国指定重要無形民俗文化財であり、ユネスコ無形文化遺産に登録された「川越氷川祭の山車行事」が10月19日、20日に開催されます。
時代を超えて伝えられてきた歴史ある祭りの起源である氷川神社の神幸祭を紹介します。

川越総鎮守氷川神社で創建以来毎年行われる祭儀で、一年を通じて最も大きなお祭りが「例大祭(れいたいさい)」です。
毎年10月14日に行われ、大神様への感謝と氏子崇敬のご健勝が祈られます。
この「例大祭」の附け祭りとして行われるのが「神幸祭(じんこうさい)」。
川越藩主・松平信綱公が慶安元年(1648)に総鎮守氷川神社に神輿(みこし)、獅子頭などの祭具を寄進し、祭礼を奨励したことが始まりです。
以来、行われてきた神幸祭が山車行事の起源で、平成17年に国の重要無形民俗文化財に指定されています。

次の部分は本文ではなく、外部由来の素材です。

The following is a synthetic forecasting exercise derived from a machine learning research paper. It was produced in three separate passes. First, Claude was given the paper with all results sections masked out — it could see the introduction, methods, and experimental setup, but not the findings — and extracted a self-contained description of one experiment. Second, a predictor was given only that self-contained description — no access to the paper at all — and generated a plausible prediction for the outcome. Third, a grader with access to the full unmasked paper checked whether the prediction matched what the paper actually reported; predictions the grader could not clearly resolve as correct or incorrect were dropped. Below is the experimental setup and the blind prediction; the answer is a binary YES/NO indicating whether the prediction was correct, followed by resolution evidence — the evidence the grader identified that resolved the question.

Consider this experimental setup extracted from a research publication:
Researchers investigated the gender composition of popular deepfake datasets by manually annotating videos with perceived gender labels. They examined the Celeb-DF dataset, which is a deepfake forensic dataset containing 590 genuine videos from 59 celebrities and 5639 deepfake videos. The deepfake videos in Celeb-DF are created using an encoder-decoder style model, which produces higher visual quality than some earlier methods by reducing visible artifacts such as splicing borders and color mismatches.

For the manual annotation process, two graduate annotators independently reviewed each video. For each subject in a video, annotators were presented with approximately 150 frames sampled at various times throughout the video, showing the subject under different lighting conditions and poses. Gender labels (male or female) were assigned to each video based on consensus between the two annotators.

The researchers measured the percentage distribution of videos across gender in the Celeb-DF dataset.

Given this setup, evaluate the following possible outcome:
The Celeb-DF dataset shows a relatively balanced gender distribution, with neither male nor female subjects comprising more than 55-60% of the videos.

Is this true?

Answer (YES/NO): NO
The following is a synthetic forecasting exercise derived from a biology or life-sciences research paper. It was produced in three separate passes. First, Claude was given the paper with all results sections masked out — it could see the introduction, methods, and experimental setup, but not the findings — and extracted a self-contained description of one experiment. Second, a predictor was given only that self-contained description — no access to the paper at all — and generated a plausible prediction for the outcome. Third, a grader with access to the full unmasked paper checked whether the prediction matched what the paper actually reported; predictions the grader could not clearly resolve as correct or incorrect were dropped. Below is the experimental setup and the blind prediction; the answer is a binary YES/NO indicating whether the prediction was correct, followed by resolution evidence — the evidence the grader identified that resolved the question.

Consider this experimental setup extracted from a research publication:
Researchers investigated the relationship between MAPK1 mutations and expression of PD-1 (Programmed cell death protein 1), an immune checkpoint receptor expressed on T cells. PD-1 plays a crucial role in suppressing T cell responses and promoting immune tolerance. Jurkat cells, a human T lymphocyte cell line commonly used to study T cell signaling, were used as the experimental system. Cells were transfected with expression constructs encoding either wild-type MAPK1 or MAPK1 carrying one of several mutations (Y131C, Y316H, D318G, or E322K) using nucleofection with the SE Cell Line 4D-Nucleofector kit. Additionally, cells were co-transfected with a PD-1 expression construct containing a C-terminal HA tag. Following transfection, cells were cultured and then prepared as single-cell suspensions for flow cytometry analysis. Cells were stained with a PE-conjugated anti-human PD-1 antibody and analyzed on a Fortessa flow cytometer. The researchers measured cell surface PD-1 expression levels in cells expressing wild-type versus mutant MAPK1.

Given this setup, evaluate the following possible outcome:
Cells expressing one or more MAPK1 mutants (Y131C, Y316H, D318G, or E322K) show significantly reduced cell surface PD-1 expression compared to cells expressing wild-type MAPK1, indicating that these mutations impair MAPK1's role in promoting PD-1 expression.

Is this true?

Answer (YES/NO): NO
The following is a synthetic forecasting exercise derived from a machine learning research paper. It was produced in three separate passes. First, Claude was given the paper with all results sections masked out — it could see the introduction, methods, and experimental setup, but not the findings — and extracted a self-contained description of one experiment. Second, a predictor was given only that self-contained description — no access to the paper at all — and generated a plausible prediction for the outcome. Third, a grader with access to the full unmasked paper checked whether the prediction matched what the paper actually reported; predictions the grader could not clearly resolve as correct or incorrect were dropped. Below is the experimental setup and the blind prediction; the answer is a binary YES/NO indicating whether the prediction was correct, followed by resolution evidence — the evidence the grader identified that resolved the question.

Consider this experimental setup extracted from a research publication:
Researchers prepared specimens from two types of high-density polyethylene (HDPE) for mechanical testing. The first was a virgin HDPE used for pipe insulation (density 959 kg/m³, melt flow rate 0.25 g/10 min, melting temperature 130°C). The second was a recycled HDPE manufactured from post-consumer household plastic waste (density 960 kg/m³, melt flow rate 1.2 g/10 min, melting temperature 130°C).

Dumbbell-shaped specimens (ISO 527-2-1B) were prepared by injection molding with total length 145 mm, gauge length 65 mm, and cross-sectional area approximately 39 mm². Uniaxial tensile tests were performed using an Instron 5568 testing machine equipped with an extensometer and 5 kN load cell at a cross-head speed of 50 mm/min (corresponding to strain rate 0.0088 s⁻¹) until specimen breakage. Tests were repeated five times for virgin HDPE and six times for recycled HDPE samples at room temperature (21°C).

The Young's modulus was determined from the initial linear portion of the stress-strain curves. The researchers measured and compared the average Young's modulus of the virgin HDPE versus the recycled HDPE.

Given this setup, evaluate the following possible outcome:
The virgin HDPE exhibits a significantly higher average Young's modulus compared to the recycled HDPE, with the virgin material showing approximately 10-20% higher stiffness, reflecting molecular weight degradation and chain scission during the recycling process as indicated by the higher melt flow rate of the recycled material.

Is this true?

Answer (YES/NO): NO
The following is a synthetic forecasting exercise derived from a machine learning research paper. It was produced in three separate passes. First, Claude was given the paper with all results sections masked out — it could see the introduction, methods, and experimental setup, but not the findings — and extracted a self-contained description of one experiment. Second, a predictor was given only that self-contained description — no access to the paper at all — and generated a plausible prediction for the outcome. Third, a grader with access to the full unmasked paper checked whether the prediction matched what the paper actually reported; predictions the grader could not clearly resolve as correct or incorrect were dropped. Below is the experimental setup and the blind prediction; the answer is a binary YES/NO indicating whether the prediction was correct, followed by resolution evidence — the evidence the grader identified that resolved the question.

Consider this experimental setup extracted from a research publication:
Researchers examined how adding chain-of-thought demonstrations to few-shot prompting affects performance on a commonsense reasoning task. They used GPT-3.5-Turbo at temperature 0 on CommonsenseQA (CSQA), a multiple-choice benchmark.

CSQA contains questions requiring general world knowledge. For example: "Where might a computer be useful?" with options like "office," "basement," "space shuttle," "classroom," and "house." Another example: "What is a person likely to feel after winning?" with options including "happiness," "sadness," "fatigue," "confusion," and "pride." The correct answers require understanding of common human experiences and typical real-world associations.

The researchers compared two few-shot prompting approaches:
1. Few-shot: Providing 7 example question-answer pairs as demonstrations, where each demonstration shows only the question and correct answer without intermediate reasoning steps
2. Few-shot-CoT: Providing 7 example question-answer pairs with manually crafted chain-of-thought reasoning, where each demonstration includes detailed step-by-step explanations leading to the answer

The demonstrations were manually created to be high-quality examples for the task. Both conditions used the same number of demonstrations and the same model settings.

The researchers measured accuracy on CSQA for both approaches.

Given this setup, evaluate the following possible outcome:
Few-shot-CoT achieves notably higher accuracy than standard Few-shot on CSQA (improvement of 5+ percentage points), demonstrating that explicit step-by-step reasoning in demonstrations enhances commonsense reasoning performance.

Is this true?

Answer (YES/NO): NO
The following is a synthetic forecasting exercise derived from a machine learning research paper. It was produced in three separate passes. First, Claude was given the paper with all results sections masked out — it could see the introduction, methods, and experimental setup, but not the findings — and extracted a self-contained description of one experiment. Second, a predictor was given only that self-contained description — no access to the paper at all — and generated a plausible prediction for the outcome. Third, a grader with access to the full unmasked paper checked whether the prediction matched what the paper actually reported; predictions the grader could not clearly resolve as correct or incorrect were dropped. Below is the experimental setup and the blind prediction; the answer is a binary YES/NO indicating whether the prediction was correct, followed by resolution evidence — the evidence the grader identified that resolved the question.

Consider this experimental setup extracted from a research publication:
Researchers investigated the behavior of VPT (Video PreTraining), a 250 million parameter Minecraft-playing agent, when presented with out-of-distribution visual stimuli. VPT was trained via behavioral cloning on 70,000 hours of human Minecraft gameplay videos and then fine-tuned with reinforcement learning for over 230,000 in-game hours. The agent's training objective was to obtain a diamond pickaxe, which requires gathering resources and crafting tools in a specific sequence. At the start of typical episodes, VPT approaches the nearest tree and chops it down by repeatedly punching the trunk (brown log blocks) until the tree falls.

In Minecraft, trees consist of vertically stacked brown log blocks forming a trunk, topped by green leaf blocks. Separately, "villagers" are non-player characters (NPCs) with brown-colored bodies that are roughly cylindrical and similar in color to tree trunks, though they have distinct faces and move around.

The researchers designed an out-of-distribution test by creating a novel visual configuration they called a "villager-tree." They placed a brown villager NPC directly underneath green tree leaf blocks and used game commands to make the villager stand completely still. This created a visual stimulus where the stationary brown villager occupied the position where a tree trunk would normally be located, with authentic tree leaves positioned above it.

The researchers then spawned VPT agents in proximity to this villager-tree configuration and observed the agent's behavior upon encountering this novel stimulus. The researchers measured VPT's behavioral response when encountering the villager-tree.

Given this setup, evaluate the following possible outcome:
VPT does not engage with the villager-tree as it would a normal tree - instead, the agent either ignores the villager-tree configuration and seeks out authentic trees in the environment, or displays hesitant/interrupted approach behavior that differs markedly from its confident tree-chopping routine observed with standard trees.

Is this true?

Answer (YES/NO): NO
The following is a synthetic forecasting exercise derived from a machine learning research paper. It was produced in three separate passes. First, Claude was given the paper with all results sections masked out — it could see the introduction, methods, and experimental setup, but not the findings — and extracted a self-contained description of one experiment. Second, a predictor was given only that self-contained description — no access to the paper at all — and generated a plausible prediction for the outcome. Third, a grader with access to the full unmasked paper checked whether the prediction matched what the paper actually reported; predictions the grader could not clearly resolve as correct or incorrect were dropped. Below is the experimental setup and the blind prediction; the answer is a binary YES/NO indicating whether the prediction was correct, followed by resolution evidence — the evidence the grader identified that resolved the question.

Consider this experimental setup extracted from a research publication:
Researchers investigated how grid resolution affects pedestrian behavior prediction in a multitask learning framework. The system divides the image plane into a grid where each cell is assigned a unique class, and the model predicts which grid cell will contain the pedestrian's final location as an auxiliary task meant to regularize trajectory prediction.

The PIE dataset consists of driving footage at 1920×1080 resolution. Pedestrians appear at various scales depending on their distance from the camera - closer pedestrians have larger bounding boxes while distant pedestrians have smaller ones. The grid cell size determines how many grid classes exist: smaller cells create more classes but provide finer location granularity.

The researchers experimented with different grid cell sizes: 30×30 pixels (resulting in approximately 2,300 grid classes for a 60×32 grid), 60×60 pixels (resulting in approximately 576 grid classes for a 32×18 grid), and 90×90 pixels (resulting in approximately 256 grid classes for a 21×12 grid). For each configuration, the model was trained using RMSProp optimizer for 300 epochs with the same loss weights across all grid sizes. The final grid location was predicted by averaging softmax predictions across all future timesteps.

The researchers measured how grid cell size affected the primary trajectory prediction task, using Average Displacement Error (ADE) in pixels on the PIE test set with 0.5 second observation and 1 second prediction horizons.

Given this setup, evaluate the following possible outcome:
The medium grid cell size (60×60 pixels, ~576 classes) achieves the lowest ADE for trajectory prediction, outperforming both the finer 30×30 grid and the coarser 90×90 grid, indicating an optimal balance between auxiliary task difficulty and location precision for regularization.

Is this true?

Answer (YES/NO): YES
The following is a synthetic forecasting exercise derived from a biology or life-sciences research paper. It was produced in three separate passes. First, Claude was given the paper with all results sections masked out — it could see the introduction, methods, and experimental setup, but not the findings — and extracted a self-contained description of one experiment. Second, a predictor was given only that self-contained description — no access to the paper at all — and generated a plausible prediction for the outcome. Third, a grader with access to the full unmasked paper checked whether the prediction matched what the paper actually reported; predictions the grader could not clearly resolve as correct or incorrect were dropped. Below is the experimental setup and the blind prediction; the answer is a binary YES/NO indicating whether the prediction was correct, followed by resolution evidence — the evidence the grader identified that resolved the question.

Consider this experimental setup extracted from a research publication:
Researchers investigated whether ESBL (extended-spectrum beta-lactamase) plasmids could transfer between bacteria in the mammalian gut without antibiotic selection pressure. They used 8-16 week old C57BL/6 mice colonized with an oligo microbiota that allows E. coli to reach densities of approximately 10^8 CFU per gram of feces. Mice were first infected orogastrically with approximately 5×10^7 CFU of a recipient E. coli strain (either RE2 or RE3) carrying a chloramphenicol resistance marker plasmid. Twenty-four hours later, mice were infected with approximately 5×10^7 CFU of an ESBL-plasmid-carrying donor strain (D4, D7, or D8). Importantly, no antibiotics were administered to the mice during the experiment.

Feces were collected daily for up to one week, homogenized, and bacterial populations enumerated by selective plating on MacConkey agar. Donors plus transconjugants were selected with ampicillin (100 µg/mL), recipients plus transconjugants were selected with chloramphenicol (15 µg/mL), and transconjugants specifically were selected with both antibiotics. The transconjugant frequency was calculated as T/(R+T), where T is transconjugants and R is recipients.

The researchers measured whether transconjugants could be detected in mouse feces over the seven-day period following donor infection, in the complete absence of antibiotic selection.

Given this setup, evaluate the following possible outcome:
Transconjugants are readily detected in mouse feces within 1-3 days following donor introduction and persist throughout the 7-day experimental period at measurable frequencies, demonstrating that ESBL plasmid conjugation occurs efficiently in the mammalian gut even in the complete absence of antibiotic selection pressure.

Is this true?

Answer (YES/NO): YES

「鎮守である氷川の神様が街なかに出て行かれ、町の様子をご覧になります。
神様が乗った神輿が通ることで地域の人々にご神徳(ごしんとく)をもたらし、人々が喜びをもってお迎えするという意味があります」と同神社。
今年の神幸祭は10月19日に斎行。
神輿に神職、巫女(みこ)などが連なった華麗な神輿行列が同神社を午後1時に出御し、蔵造りの町並みの一番街、大手町、かつて西大手門があった市役所前などへと歩みを進め、午後2時半に還御(かんぎょ)する予定です。
「江戸天下祭の様式を今に映すお祭りです。
先人たちから受け継がれた歴史的な意味、職人の技術を守り続ける“かわごえっこ”の心意気もご覧ください」。
市民の安全と繁栄を願いながら進む神幸祭の行列
神幸祭の神様の神輿は川越城に参入し、城主の出迎えを受けました。
現在は、川越城を川越市役所に、お殿様を川越市長に見立てています。

神幸祭の行列は、文永9年の氷川祭礼絵巻に描かれた姿を再興したもので、氷川神社の神様が総勢100人以上の行列を率いて市民の安全と繁栄を願いながら街中を進んでいきます。
その神幸行列は約100m。
先触れ役として太鼓が先頭、氏子総代、小幡、榊、五色吹流し、社號旗(しゃごうき)、四神旗(ししんき)、猿田彦、獅子、楽人、辛櫃(からびつ)、神職、巫女、神輿(彦神)、(姫神)、神馬、沓持(くつもち)、宮司乗馬、傘持、沓持、斎姫輿(いつきのひめこし)、宰領(さいりょう)と続きます。
江戸時代の街並みを彷彿とさせる一番街通りでは、厳かな雰囲気漂う行列を一直線に見ることができます。